Japanese layout has conventions Western text lacks — vertical writing (top to bottom), ruby (furigana) readings beside kanji and emphasis dots, kinsoku rules forbidding breaks at certain line positions, full-width vs half-width character widths, and the spacing where Japanese meets Latin.

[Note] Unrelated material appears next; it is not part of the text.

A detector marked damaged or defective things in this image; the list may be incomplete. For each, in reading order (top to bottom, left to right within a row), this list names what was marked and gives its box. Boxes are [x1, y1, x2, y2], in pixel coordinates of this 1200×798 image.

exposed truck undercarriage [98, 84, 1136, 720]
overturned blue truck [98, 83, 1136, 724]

TeX handles most of this automatically; this page covers the knobs.
Vertical writing
Switch to vertical writing with a class or option that supports it — e.g. \documentclass[tate]{jlreq}. Within vertical text, short horizontal runs such as two-digit numbers or units are set upright as tate-chu-yoko, with \tatechuyoko{...} in jlreq / LuaTeX-ja, or \rensuji{...} from the plext package on pLaTeX.
\documentclass[tate]{jlreq}
...
平成\tatechuyoko{31}年 % 数字を正立 / digits set uprightRuby and emphasis dots
Ruby (furigana) are the small readings set alongside kanji. The simple route is the ruby package’s \ruby{漢字}{かんじ}. For JIS X 4051 / JLReq-compliant ruby (group ruby, mono ruby, and so on), use pxrubrica (which supports pTeX, upTeX, LuaTeX, and XeTeX). Emphasis dots (kenten/boten) — dots placed beside characters for stress — come from pxrubrica’s \kenten{...}.
\usepackage{pxrubrica}
...
\ruby{漢字}{かんじ} % ルビ / ruby
\kenten{重要} % 圏点(傍点)/ emphasis dotsKinsoku — line-break rules
Kinsoku are rules keeping certain characters off the start or end of a line. Closing brackets )」』, small kana ゃ ぁ, and punctuation 。、 may not begin a line (line-start prohibition); opening brackets (「『 may not end one (line-end prohibition). These follow JIS X 4051 (the standard for Japanese text composition), and TeX’s Japanese engines apply them automatically through the JFM (Japanese font metrics). You normally need not think about it, and can tune it via jlreq if required.
Full-width vs half-width
Full-width characters occupy a full 1-em square; half-width ones take half that. By convention, Latin letters and digits are half-width, while Japanese punctuation and brackets 。、() are full-width. Writing digits or Latin full-width, or punctuation half-width, looks wrong and throws off the spacing. Following this convention is the baseline.
Mixed Japanese/Western
When Japanese meets Latin (“日本語 and abc”), the engine inserts a small automatic gap. That is xkanjiskip (the Japanese–Western gap), while kanjiskip goes between Japanese characters. This auto-spacing is why you do not type spaces around Latin words. Adjust the values with \ltjsetparameter in LuaTeX-ja, or via class settings in pLaTeX/upLaTeX (see “Japanese typesetting methods”).